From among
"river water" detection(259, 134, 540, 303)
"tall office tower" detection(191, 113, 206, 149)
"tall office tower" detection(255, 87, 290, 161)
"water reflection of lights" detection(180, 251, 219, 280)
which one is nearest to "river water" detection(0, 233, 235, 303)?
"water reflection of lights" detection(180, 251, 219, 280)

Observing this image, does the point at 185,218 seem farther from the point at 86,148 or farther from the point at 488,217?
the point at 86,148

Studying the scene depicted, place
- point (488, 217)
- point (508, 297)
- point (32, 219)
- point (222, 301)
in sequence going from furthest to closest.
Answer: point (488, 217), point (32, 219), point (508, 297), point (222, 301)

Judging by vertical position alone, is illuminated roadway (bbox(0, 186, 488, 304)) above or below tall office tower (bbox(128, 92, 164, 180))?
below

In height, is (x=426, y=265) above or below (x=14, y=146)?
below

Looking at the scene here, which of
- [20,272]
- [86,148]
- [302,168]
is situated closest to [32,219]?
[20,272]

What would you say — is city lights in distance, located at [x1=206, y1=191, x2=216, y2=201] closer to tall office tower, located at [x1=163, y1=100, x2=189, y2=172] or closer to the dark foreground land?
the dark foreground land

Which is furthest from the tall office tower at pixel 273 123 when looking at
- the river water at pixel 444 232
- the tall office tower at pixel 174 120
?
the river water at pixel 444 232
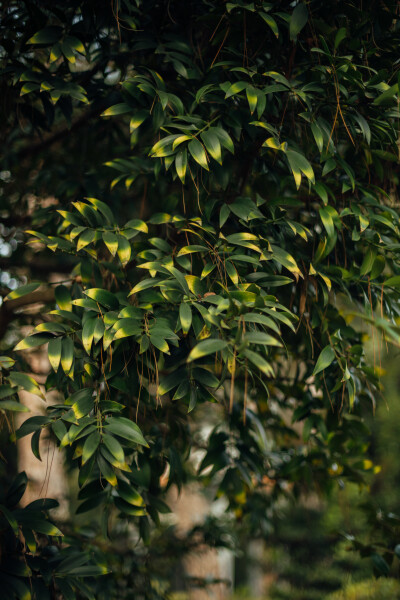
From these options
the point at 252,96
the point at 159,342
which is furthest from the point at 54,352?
the point at 252,96

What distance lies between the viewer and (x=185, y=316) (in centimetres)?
97

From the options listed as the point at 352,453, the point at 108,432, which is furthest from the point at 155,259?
the point at 352,453

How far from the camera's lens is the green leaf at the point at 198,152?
3.59ft

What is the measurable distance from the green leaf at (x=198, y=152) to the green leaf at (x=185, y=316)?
1.07 ft

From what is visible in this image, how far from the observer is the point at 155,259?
4.00ft

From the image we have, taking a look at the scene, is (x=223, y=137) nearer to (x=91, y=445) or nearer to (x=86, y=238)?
(x=86, y=238)

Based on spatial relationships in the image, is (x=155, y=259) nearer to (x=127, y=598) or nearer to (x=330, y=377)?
(x=330, y=377)

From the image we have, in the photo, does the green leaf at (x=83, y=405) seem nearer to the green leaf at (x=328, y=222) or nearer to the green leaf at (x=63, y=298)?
the green leaf at (x=63, y=298)

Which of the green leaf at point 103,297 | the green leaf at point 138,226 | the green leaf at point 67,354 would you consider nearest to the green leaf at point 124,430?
the green leaf at point 67,354

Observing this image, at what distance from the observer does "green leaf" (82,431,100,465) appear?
····················
Make an exact copy of only those lines that run from the line with "What would you" through the end of the records, excluding pictures.

Solution to this problem —
What would you say — is city lights in distance, located at [x1=206, y1=191, x2=216, y2=201] closer to tall office tower, located at [x1=163, y1=100, x2=189, y2=172] or closer to the dark foreground land?
the dark foreground land

Which is furthest from the tall office tower at pixel 273 123 when looking at
- the river water at pixel 444 232
- the tall office tower at pixel 174 120
?
the river water at pixel 444 232
From these options
the point at 252,96
the point at 159,342
which is furthest from the point at 54,352?
the point at 252,96

What distance lies between the viewer and (x=185, y=316) (in centimetres)?
97

From the options listed as the point at 352,453, the point at 108,432, which is furthest from the point at 155,259?
the point at 352,453

How far from the camera's lens is the green leaf at the point at 198,152?
3.59ft

What is the measurable distance from the green leaf at (x=198, y=152) to the green leaf at (x=185, y=316)?
1.07 ft

From what is visible in this image, how far from the observer is the point at 155,259?
4.00ft

From the image we have, taking a look at the scene, is (x=223, y=137) nearer to (x=91, y=445) or nearer to (x=86, y=238)?
(x=86, y=238)

Based on spatial relationships in the image, is (x=155, y=259) nearer to (x=127, y=598) or nearer to (x=330, y=377)?
(x=330, y=377)

From the image we have, in the photo, does the green leaf at (x=83, y=405) seem nearer to the green leaf at (x=328, y=222) or nearer to the green leaf at (x=63, y=298)?
the green leaf at (x=63, y=298)

Which of the green leaf at point 103,297 | the green leaf at point 138,226 | the green leaf at point 67,354 would you consider nearest to the green leaf at point 124,430?
the green leaf at point 67,354

Observing this image, at what distance from the observer does "green leaf" (82,431,100,465) appear?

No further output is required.